** Start of Selection **

# collars on rabbits?



## MiniLopHop (Jan 21, 2011)

I have noticed in some pictures here that some people put collars on their rabbits. Do they wear them all the time or just outside? I have been thinking about using one so Becky can wear her chip number just in case the same way the cats do. Pros/Cons?


----------



## slavetoabunny (Jan 21, 2011)

Rabbits should not wear collars at all. It would be too easy for them to get hung up if they wore them all the time. As far as walking them with a collar, it would be too much strain on the neck. I recommend a soft harness if you want to take your bunny outside on a leash.


----------



## Korr_and_Sophie (Jan 21, 2011)

Collars are a huge no no for rabbits. Far too much risk for them to get caught on something and choke the rabbit. Even a paw can get stuck which could make the rabbit freak out and could become seriously injured. Since most rabbits don't wander like a cat or go out like a dog, a collar with ID is not really needed. 
You can get a harness (H style preferred) and put the tag on that but only have it on when you are outside or training. 
You can get her tattooed as another permanent ID. You can do just about anything as long as it fits in the ear. Even getting something like Chipped could tell people to check for a microchip. Vets should be able to do this, but breeders will also do it and it would be cheaper.


----------



## MiniLopHop (Jan 21, 2011)

I am leaning towards the H style harness and just use it when going outside. We will have to see what she thinks of it.


----------



## slavetoabunny (Jan 21, 2011)

They also make a jacket style harness, which is what I prefer. I've had the H-style slip off the rabbit before. The jacket style is more secure.

http://www.drsfostersmith.com/product/prod_display.cfm?pcatid=8799&cmpid=sc


----------



## MiniLopHop (Jan 21, 2011)

When she gets to feeling better I'm going to take her to the store to try a couple on and see what works best for her. Luckily Becky likes the car. I'm sure I can use the fenced in puppy play pen (they use it for dog training classes) as long as school is not in session to try them on without her risking getting loose.


----------



## Nancy McClelland (Jan 21, 2011)

We'd never even consider a collar--too dangerous and easy to get out of. We've been looking for one for our checkered Giant, but the bunny and cat ones are not big enough.

** End of Selection **
** Start of Supplied material **

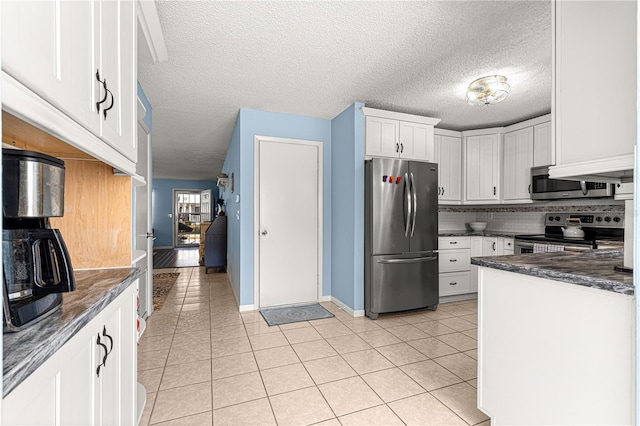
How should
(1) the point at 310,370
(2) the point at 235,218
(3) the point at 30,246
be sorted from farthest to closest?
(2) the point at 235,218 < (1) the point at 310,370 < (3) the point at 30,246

** End of Supplied material **
** Start of Supplied material **

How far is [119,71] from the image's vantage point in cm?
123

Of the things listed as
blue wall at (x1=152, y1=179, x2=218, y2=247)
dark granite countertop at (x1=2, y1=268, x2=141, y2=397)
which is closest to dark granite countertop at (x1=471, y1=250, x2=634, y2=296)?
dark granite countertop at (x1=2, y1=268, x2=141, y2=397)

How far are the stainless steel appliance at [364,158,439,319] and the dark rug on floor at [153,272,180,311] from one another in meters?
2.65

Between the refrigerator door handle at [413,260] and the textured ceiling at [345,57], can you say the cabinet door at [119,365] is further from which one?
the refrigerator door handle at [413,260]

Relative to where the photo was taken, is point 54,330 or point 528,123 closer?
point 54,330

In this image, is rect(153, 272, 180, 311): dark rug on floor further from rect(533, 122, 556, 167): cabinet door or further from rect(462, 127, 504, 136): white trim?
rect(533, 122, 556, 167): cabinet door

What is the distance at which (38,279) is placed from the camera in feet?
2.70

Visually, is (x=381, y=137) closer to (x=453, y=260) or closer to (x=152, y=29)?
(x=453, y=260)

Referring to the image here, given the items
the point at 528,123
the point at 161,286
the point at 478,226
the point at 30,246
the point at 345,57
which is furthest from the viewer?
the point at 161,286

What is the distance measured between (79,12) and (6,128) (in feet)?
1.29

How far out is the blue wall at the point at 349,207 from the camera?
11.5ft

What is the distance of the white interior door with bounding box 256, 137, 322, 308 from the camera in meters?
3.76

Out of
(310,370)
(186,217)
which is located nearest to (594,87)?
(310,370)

** End of Supplied material **
** Start of Supplied material **

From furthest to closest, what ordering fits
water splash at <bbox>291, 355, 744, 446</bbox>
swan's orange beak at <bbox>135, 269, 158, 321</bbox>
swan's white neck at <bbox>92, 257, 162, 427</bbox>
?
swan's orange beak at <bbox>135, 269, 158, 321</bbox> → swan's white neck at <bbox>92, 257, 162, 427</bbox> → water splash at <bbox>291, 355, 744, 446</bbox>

** End of Supplied material **

Exercise 1:
Which usernames post in the rabbit-collar thread? Give each one once.
Exercise 2:
Return every line of the records that contains the word "dark".

Written response 1:
MiniLopHop, slavetoabunny, Korr_and_Sophie, Nancy McClelland

Written response 2:
dark granite countertop at (x1=2, y1=268, x2=141, y2=397)
which is closest to dark granite countertop at (x1=471, y1=250, x2=634, y2=296)?
dark granite countertop at (x1=2, y1=268, x2=141, y2=397)
How far are the stainless steel appliance at [364,158,439,319] and the dark rug on floor at [153,272,180,311] from one another in meters?
In this image, is rect(153, 272, 180, 311): dark rug on floor further from rect(533, 122, 556, 167): cabinet door or further from rect(462, 127, 504, 136): white trim?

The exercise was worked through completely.